A store can contain data of any type. With TypeScript, the type of a store containing data of type T is Store<T> which can be inferred from data passed to new Store(data).
Live demos:
Primitive value state
Object value state
Immer can be used with useStore() just the same way as with useState() to facilitate deeply nested data changes.
The ready-to-use hook from the T8 React Pending package helps manage shared async action state without disturbing the app's state management and actions' code.
A standalone store initialized outside a component can be used by the component as remount-persistent state, whether used by other components or not.
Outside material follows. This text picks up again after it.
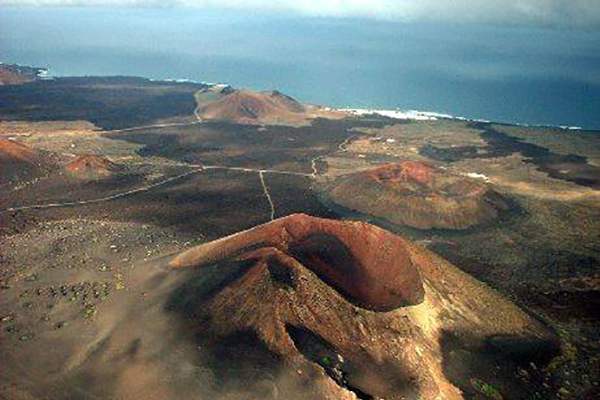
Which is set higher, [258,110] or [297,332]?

Replacing new Store(data) with new PersistentStore(data, storageKey) as shown below gets the store's state value initially restored from and saved whenever updated to storageKey in localStorage. (Pass { session: true } as the options parameter of new PersistentStore(data, storageKey, options?) to use sessionStorage instead of localStorage.) Otherwise, persistent stores work pretty much like regular stores described above.
import { PersistentStore } from "@t8/react-store";
let counterStore = new PersistentStore(0, "counter");🔹 The way data gets saved to and restored from a browser storage entry (including filtering out certain data or otherwise rearranging the saved data) can be redefined by setting options.serialize and options.deserialize in new PersistentStore(data, storageKey, options?). By default, these options act like JSON.stringify() and JSON.parse() respectively.
🔹 PersistentStore skips interaction with the browser storage in non-browser environments, which makes it equally usable with SSR.